Last month I propositioned that being Indie means having a crappy job, but what is an indie kid to do when employment is unavailable at even the crappiest of crappy jobs? Even in a recession, bills still have to be paid, debt still has to be taken care of and new tight pants and newspaper-boy hats have to be purchased:

READ ON for the rest of this week’s Uncensored Thursdays…

Luckily, U.S. News & World Report just posted a list of the 30 Best Careers For 2009. Surprisingly, “Vagrant” isn’t on there (I’m assuming it just missed the cut at #31). Also surprising–I have a problem with the list. Now I won’t waste your time and go through every single selection, but I will highlight some of my favorites:

  • Clergy – Wait, being a priest is suddenly a career? I was always under the impression that it was a calling for the spiritually enlightened and crafty pedophiles.
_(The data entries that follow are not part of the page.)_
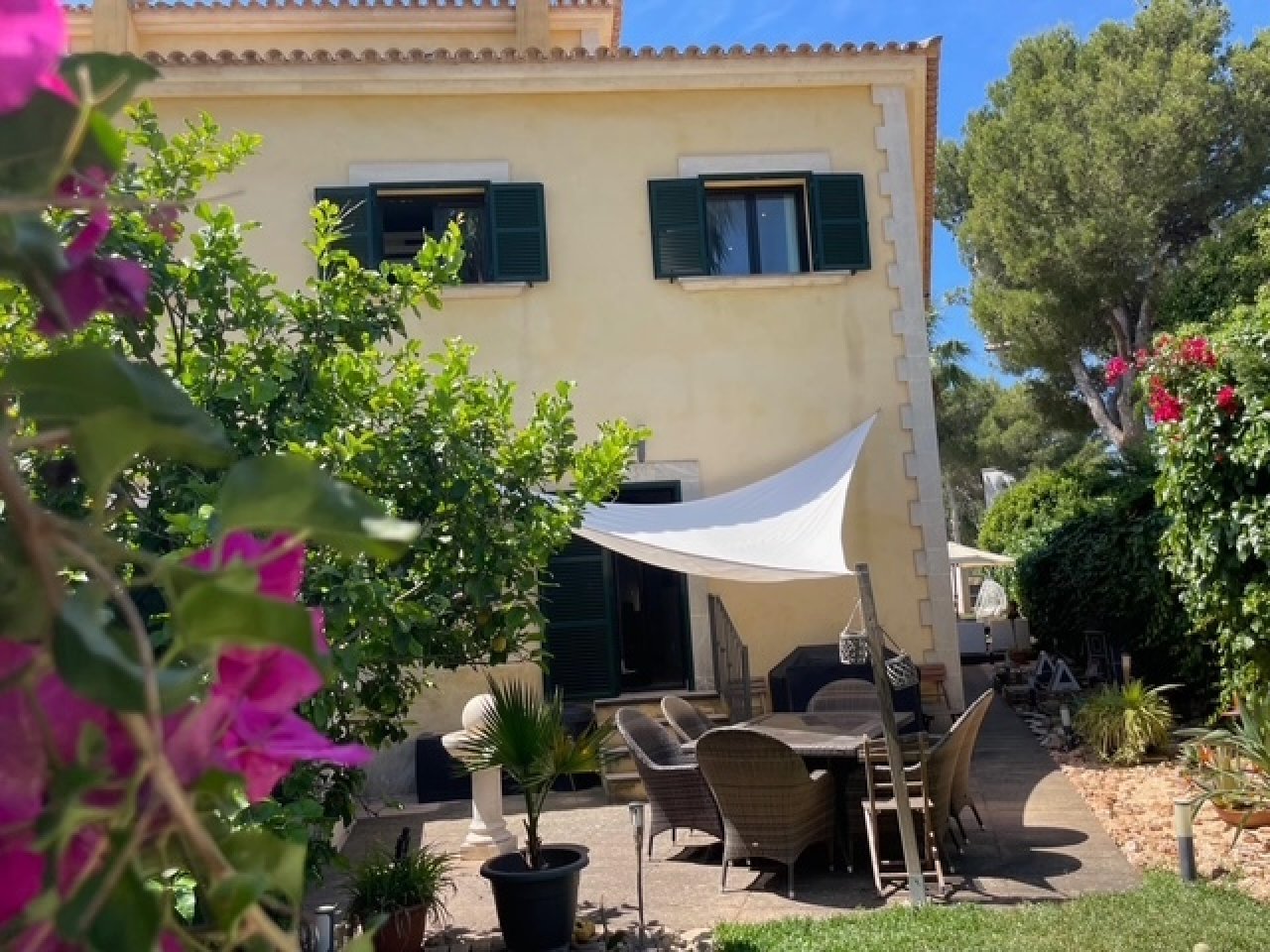 Sonnendurchflutete Terrasse mit integriertem Schattenspiel und direkter Anbindung an das Wohnhaus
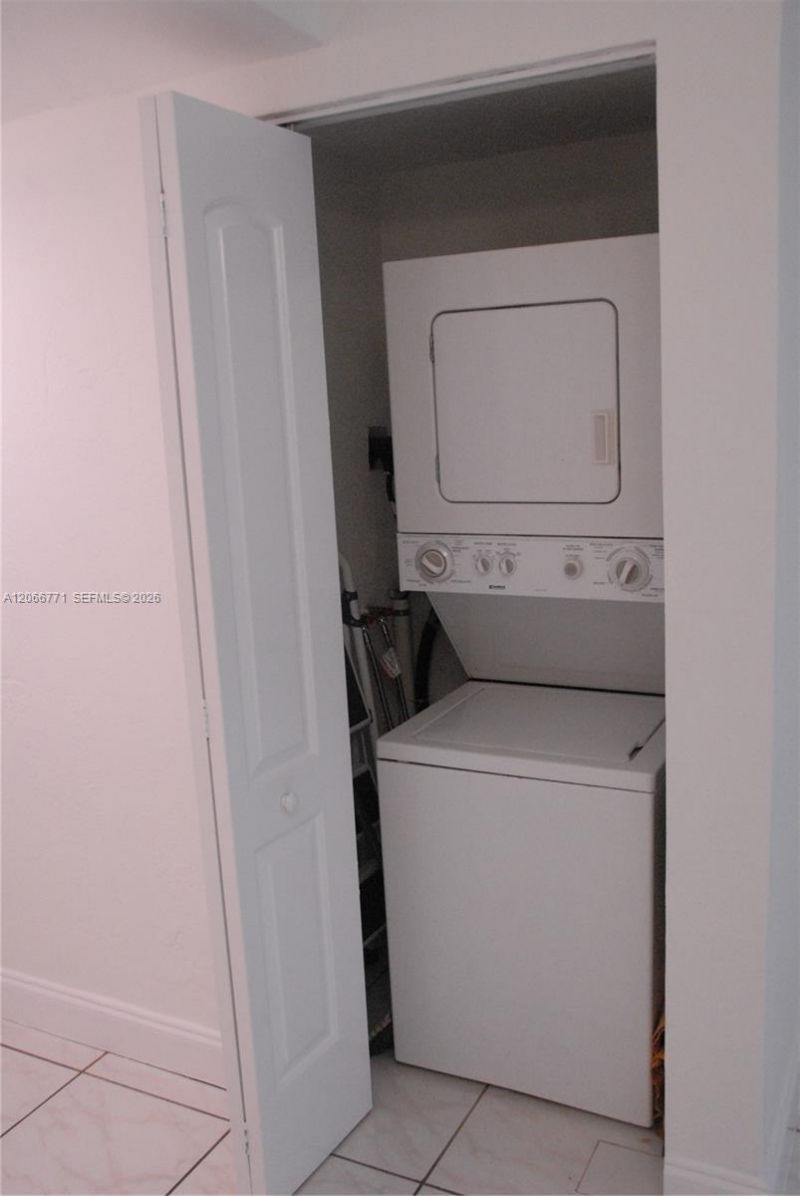 10907 N Kendall Dr, Unit 416, Miami, FL 33176 Photo
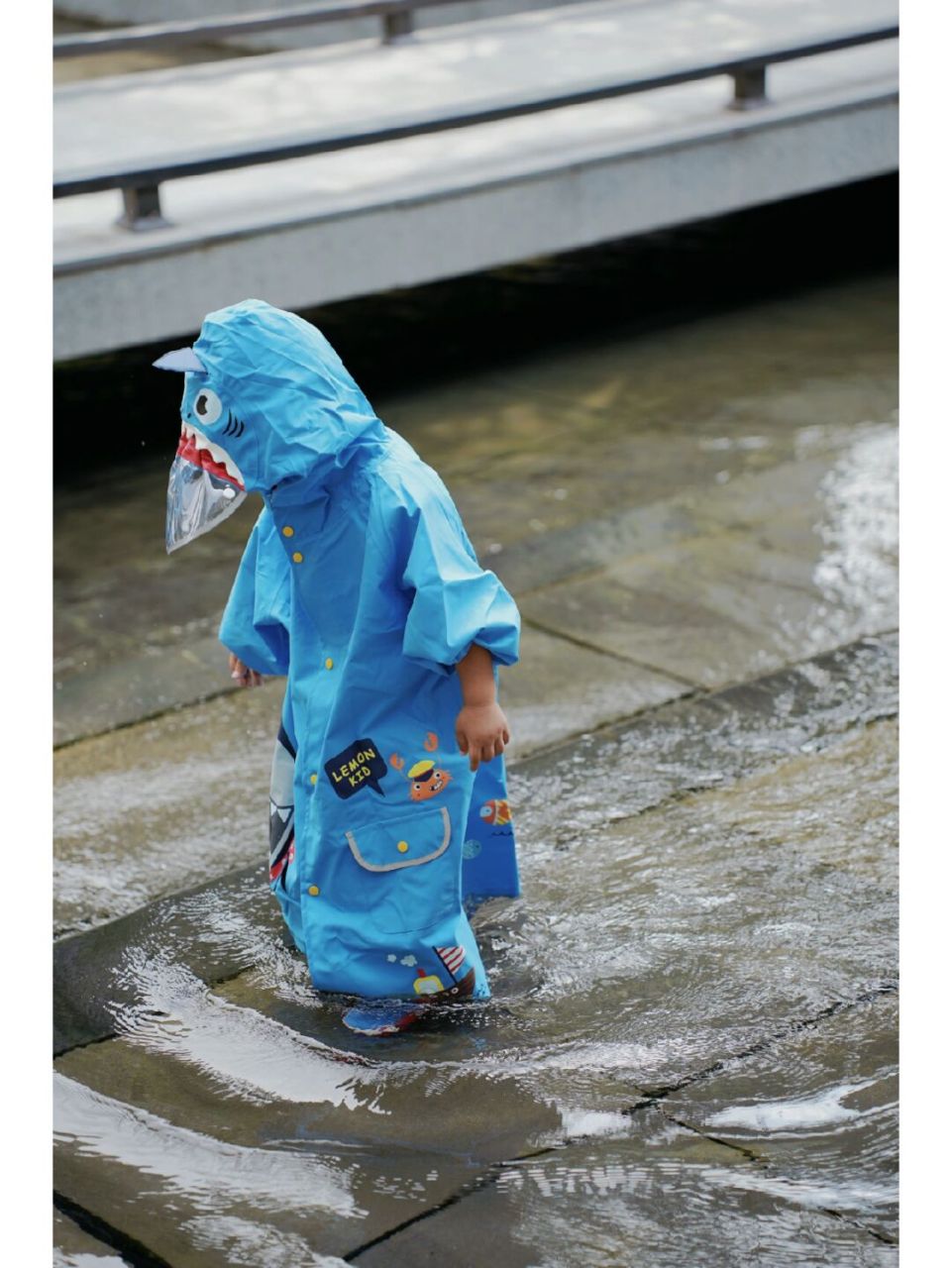 里的池子也终于有积水7415 宝贝要求穿着雨衣,雨鞋去踩水7415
No one goes into the clergy thinking “ca-ching! A few years of this and I’ll be set.” The pay is crappy, you can’t have sex, you’re always on call and just about the only fringe benefits are unmitigated access to children and free wine.
  • Ghostwriter – Wow, writing an entire book for someone and not getting any credit whatsoever for your hard work? Where do I sign up? I really wish this said “Ghostrider” instead of “Ghostwriter,” because riding a motorcycle with a flaming skull for a head and beating the shit out of people would be a fucking bad-ass career.
  • Health Policy Specialist – In other words, the heartless asshole who tells a cancer patient their treatment won’t be covered by their insurance. This shouldn’t be a stretch for anyone recently fired from advertising or Wall Street.
  • Registered Nurse – Glad to hear hospitals are now hiring registered nurses after all of those illegal, unregistered nurses didn’t work out.
  • Politician/Elected Official – I hear Illinois might have a few openings soon. And keep an eye on that Ted Kennedy too.
  • Usability Experience Specialist – This is one of those uptitled terms like “horticultural maintenance officer” or “janitorial engineer” that douchebag execs invented to make mundane jobs sound important. It’s fancy way of saying “product tester” or “human guinea pig.”